Outside St Paul’s Station, by Sally Barnes

(I) A wall of glass, drawn with black verticals and venetian blinds into a pellucid sheet of graph paper, hangs in a pearly sky. In its curve is a reflection of St. Paul’s dome, merely a fragment, an echo of Wren’s dream, itself an echo of St.Peter’s, Rome, and that was borrowed from the Pantheon, via Brunelleschi.

As there are ravens at the Tower, there are cranes in the City, raising walls of glass and steel where once there were walls of red brick or creamy stone.  Concrete will squeeze and shelter the old pubs, the medieval livery halls, and curves of glass will shiver with reflections.

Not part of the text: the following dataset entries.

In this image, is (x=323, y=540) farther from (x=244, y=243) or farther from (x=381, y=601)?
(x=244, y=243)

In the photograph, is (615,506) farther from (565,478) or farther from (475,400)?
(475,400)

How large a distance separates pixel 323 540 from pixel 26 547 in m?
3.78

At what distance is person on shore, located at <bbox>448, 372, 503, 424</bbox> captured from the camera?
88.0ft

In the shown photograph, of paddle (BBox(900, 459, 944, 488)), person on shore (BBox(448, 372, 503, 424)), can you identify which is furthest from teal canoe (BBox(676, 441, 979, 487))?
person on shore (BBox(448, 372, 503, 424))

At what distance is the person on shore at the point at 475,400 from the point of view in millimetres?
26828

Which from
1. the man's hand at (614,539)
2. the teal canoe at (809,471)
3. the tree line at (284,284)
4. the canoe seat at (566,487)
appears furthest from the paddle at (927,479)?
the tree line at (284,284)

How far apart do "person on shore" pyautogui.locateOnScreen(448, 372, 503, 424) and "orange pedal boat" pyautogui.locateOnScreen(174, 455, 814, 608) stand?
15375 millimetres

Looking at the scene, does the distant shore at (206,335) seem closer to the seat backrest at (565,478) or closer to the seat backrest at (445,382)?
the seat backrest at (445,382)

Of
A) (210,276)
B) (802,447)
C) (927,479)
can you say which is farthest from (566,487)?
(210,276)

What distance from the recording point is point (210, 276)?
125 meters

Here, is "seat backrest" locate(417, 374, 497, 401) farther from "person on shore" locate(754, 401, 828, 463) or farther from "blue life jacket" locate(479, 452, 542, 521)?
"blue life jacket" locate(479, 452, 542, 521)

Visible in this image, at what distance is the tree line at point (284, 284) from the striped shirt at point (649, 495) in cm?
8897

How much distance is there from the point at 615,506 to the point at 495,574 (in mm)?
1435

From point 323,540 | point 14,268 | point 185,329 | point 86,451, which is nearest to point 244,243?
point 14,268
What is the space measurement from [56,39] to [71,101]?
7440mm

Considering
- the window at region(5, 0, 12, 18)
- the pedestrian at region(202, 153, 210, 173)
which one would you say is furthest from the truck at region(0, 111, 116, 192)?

(II) Beneath an eager chin, her white scarf is a whipped cream ruff.  She smooths escaped strands behind her ears, shifts her weight from one foot to the other.  She runs her tongue over her teeth, as if chasing the crumbs of a hurried meal, or preparing for a kiss.  She swings her glance from the mouth of the Underground to the long arms of Cheapside, the eastbound red buses, the westbound black cabs.  The breeze lifts the skater’s skirt of her raincoat; the fringed edge of her scarf spills froth amongst the buttons.  Her legs stalk, black, restless.  As she turns one way and then another, mouse hair, cat-like, lashes its tail.  Her neat features harden, her mouth becomes a tight line.  She pulls back her sleeve, inspects her wrist, and then inspects the pavement.  Shoulders hunched, she crosses the road, is swallowed by the grey canyon to the north.

(III) The boys stand outside St. Paul’s station.  They are the uniformed recruiting serjeants, they are the swaggering skinheads. They are the past and future men.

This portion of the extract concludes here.